Baier does a fine job of describing the evolving relationship between Reagan and the Soviet leaders. At the outset, strongly anti-American leaders such as Brezhnev, Andropov, and Chernenko all came and went. By the time Mikhail Gorbachev had assumed power, the stage was set for meetings between two personable leaders. And Reagan, by then well schooled about the personae of Soviet leadership and recognizing that change was under way, saw the possibility of an opening for discussion and negotiations. Thus began the famous Reagan–Gorbachev summitry that eventually brought an end to the Cold War.
As told by Baier, the story of Reagan’s visit to the Berlin Wall comes alive. In late 1978, two years before Reagan was elected and well before his actual campaign was launched, Peter Hannaford and I organized several international trips for him. One was to Japan, Taiwan, and Hong Kong, and the second, in October and November, to the U.K., France, and Germany. Reagan had never been to Germany.
Baier describes in detail Reagan’s visit to the Berlin headquarters of Germany’s largest publisher, Axel-Springer-Haus.
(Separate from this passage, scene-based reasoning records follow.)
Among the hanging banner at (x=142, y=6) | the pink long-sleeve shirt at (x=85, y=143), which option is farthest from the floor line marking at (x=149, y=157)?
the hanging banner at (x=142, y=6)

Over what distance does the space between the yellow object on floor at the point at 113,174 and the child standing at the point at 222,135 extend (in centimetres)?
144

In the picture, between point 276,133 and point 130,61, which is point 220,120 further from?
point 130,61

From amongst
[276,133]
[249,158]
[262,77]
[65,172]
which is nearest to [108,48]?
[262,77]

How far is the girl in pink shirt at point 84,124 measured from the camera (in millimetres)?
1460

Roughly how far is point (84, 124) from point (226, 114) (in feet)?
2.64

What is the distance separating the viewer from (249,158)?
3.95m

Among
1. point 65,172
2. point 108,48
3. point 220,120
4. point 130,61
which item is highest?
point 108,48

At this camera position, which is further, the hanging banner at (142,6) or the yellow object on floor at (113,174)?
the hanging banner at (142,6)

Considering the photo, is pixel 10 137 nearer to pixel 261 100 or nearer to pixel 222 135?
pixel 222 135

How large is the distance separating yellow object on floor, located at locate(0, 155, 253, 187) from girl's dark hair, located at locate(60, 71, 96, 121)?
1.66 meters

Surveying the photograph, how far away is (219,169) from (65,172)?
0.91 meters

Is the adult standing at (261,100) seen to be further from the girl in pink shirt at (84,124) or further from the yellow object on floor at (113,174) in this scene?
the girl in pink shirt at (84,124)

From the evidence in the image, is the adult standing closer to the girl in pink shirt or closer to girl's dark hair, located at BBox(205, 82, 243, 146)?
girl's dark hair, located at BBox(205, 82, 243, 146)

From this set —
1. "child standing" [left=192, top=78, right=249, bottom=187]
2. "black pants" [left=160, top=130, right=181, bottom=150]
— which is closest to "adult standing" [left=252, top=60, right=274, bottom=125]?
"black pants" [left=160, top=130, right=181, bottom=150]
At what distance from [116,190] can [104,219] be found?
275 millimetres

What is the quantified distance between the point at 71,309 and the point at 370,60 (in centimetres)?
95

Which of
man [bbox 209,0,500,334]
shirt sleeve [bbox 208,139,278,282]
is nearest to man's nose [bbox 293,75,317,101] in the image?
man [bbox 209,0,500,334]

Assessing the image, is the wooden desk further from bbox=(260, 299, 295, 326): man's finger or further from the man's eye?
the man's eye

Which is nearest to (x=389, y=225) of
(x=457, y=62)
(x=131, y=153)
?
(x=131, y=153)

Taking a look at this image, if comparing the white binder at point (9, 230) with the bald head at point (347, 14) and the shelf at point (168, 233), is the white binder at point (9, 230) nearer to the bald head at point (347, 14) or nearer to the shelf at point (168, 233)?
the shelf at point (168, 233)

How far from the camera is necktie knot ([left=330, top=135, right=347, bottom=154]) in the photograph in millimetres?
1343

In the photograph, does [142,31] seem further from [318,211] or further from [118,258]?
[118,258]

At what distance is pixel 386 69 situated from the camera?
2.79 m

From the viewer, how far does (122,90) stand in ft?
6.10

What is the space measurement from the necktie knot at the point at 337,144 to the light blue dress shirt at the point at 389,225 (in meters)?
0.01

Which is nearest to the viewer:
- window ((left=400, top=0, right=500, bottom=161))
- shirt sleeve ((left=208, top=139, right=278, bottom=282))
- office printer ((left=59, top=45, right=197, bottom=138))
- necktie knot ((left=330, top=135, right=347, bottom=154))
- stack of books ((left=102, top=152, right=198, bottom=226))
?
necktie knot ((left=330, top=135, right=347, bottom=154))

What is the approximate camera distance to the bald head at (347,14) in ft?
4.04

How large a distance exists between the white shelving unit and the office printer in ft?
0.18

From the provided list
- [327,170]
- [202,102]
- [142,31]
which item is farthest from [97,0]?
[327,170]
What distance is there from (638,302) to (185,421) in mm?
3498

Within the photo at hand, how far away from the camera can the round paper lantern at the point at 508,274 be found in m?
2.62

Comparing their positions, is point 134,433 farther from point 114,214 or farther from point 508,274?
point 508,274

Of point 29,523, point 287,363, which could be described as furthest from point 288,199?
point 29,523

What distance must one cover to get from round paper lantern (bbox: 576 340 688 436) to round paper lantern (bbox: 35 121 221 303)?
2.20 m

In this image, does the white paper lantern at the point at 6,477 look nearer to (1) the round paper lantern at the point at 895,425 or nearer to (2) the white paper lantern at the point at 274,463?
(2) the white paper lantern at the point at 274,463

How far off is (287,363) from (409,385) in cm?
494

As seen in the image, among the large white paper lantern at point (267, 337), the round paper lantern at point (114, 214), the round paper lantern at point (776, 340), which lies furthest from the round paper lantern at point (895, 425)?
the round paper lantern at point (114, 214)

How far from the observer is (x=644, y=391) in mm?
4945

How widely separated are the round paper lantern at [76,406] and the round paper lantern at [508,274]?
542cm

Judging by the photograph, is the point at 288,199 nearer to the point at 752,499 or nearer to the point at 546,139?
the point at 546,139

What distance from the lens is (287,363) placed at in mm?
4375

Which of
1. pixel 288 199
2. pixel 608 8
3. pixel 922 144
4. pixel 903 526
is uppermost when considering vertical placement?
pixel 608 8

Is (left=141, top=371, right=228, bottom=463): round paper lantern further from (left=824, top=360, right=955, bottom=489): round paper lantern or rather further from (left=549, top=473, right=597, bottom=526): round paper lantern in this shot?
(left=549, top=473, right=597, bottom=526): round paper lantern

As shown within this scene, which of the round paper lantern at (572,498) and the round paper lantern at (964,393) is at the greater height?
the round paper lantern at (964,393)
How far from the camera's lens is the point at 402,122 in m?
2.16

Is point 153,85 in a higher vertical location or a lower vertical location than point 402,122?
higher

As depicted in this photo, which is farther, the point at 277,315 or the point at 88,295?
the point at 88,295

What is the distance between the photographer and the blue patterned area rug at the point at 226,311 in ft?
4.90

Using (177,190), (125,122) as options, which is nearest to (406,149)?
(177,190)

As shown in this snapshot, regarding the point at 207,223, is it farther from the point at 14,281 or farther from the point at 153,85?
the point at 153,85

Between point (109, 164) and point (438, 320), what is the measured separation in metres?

Herr Springer had deliberately placed his building at the precise spot where a young man, Peter Fechter, had attempted to cross the tangles of the barbed-wire barrier that preceded the construction of the concrete wall. Midway through the wire, Fechter was discovered and shot multiple times by the People’s Police, as the border guards were known. He was left on the barbed wire, bleeding and calling for his mother; the East Germans denied him medical care, and eventually he died from loss of blood. By the time of Reagan’s visit, of course, the wall had long been in place.
Reagan and Nancy, Hannaford with his wife, Irene, on Reagan’s left, and I with my wife, Pat, on his right, stood there for several minutes, silent. Reagan’s gaze was fixated intensely ahead, and from the corner of my eye, I could see him tense up, jaw firmly set and protruding. After what seemed an eternity, he turned toward us and said, “We’ve got to find a way to knock this thing down!” Thus was born the idea that eventually led to his famous speech nine years later, on June 12, 1987, when he stood at the Wall with West German chancellor Helmut Kohl.
Baier does a good job describing the spat over the inclusion of those words in the speech at the wall. The State Department was opposed, as was the U.S. ambassador to Germany, John Kornblum. Colin Powell, then national-security adviser, was also opposed to using the phrase. The White House speechwriter working closely with Reagan was Peter Robinson, now a fellow at the Hoover Institution.
Here Baier again excels at describing a complicated scene. The underlying truth regarding the use of the command “Tear down this wall” is that it was Reagan’s own, born nearly a decade earlier in an aside as he was standing at the wall. It was a line Reagan never forgot and was eager to use. Knowing in 1987 that he would soon be back, this time as president of the United States, at the place where he had first experienced the wall in person, he wrote it into the draft while working with Robinson. It reflects the fundamental fact that when an idea was firmly planted in the mind of President Reagan, woe to him who attempted to persuade him to drop it! Some time later, Kornblum, then U.S. ambassador, with typical chutzpah, claimed to have written the phrase into the speech.
The various meetings with Gorbachev are wonderfully detailed in Baier’s accounts, and one gets a sense of how important meetings are between leaders when there is a common purpose, even if not motivated by similar ideals. And when leaders take a chance and mingle with ordinary people, chemistry and personality are instantly on display. Gorbachev was popular among the crowds on Connecticut Avenue in Washington, just as Reagan, instantly recognizable, was among the street crowds in Moscow.
People who like people generally don’t go to war. One wonders whether Kim Jong-un would be mobbed on Pennsylvania Avenue, Northwest, in Washington. Perhaps this will be a later subject for the versatile and skilled Bret Baier.